Background Group visits are a popular new type of patient-physician encounter. The goal of the group visit is to create an environment where patients with a shared chronic condition work together with a physician and other health care providers to manage their disease. This collaborative care model has been shown to decrease participants' utilization of the emergency room and increase the likelihood that patients receive recommended services for their chronic condition. To date, no studies of group visits have been done with low-income, community health center populations. Also, these studies have not examined the population of patients who are not interested in attending group visits. The Bothell Kenmore Community Health Center has proposed the use of group visits for their diabetic population.

Study Design and Methods A phone survey was created to determine whether there was a significant level of interest for this type of resource and what factors might determine an individual's decision to participate in group visits. The clinic hypothesized that a number of variables might influence patients' decisions to attend group visits. These variables include financial resources, older age, transportation resources, patients' perceived efficacy of their diabetes self-care, health status, and patients' perceived control over their health.
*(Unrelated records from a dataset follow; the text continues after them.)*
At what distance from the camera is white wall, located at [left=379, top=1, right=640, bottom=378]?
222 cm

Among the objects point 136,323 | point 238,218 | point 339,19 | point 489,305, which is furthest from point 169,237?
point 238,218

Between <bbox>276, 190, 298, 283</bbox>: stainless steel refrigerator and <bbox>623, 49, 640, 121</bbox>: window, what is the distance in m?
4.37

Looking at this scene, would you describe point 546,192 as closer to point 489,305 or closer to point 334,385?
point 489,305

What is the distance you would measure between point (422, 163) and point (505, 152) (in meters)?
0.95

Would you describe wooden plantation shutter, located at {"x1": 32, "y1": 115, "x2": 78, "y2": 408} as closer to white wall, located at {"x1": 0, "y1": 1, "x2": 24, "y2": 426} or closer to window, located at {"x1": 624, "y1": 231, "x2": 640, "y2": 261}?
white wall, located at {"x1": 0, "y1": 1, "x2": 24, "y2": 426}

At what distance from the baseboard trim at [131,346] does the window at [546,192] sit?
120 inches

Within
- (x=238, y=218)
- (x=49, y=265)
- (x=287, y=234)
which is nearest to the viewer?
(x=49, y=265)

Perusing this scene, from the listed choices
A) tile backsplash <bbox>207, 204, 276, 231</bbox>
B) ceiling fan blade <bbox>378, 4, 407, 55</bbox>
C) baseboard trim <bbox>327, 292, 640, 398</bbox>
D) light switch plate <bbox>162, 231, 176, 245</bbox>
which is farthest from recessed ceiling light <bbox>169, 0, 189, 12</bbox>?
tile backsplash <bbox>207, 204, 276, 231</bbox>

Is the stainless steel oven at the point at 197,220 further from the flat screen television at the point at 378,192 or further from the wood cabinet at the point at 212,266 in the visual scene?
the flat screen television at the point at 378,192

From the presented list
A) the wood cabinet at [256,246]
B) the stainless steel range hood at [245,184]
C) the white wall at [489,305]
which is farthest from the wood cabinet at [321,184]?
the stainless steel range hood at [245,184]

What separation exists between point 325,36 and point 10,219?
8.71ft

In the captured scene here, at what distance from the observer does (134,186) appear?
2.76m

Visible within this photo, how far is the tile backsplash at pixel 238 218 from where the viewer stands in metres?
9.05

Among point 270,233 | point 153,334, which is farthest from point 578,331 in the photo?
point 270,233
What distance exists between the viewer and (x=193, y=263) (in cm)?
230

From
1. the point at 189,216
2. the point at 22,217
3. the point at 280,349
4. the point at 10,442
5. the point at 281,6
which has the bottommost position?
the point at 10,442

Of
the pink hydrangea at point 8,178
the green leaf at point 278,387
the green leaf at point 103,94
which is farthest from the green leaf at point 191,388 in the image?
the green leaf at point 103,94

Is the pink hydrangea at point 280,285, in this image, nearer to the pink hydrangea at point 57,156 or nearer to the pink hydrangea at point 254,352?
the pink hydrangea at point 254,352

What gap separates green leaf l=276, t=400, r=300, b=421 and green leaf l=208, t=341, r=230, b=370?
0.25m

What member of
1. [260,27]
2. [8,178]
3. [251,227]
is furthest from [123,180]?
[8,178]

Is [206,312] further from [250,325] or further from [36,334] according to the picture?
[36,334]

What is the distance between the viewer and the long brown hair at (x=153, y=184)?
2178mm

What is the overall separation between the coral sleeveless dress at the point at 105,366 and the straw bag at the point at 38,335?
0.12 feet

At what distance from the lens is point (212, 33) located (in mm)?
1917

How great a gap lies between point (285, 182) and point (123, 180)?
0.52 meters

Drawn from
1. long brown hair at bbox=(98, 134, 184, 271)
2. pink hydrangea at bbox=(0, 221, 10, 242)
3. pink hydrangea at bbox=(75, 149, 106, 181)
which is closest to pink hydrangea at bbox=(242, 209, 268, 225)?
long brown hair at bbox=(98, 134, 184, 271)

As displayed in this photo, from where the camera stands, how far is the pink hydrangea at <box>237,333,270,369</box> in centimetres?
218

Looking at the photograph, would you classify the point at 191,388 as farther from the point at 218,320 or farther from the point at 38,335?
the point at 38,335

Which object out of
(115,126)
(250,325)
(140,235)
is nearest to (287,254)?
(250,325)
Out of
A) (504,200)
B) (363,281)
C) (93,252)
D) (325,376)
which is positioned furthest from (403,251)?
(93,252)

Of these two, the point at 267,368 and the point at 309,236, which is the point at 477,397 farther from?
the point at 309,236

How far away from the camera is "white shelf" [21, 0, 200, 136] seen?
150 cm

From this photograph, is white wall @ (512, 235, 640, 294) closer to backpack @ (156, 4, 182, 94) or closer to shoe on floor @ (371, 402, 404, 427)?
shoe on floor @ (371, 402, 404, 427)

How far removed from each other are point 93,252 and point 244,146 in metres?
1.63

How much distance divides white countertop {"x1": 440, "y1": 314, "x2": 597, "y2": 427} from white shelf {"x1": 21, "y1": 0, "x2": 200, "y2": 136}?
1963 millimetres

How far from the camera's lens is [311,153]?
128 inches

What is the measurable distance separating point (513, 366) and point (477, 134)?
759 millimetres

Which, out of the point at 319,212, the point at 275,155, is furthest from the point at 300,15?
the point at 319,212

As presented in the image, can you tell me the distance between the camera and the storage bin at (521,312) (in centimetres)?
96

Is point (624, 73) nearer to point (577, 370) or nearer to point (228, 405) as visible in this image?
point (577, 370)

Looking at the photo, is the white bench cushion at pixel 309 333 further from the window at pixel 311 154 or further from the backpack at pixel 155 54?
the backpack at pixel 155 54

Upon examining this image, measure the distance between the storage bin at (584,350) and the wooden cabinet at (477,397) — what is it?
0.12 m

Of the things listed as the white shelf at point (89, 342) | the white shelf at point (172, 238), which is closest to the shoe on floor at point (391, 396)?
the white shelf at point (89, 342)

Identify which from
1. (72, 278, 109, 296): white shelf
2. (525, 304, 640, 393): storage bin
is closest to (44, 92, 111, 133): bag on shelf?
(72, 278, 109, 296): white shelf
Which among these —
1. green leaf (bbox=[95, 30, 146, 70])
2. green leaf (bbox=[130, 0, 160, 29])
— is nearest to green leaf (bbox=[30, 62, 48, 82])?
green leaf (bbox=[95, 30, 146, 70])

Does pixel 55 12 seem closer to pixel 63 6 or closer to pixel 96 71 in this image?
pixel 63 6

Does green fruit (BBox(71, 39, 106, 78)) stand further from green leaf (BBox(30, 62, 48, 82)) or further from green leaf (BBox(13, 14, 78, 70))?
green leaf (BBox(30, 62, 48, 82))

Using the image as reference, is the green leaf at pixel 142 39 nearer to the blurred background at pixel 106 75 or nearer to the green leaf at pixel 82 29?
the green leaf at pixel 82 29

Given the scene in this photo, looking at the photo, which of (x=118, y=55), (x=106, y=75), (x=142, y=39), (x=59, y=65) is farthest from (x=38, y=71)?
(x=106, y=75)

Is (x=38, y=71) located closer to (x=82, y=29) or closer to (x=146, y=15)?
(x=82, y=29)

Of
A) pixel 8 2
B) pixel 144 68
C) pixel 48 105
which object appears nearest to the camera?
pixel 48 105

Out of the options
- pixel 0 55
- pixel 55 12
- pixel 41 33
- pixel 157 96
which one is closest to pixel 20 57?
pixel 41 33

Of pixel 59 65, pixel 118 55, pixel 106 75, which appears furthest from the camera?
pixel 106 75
The SF-12 and the locus of control were used to capture the last two variables. Fifty-two patients participated in the survey. Sixty-four percent of the patients were interested in participating, while 15% said they were unsure and 21% said they were not interested. For the above-mentioned variables, the only variable that had a significant impact on participation was financial. Fifty-five percent of those interested in group visits stated that finances would affect their decision and 0% of those not interested in group visits statied that it would affect their decision.

Conclusion The survey showed that the group visit model attracts individuals from a broad range of emotional and physical health statuses.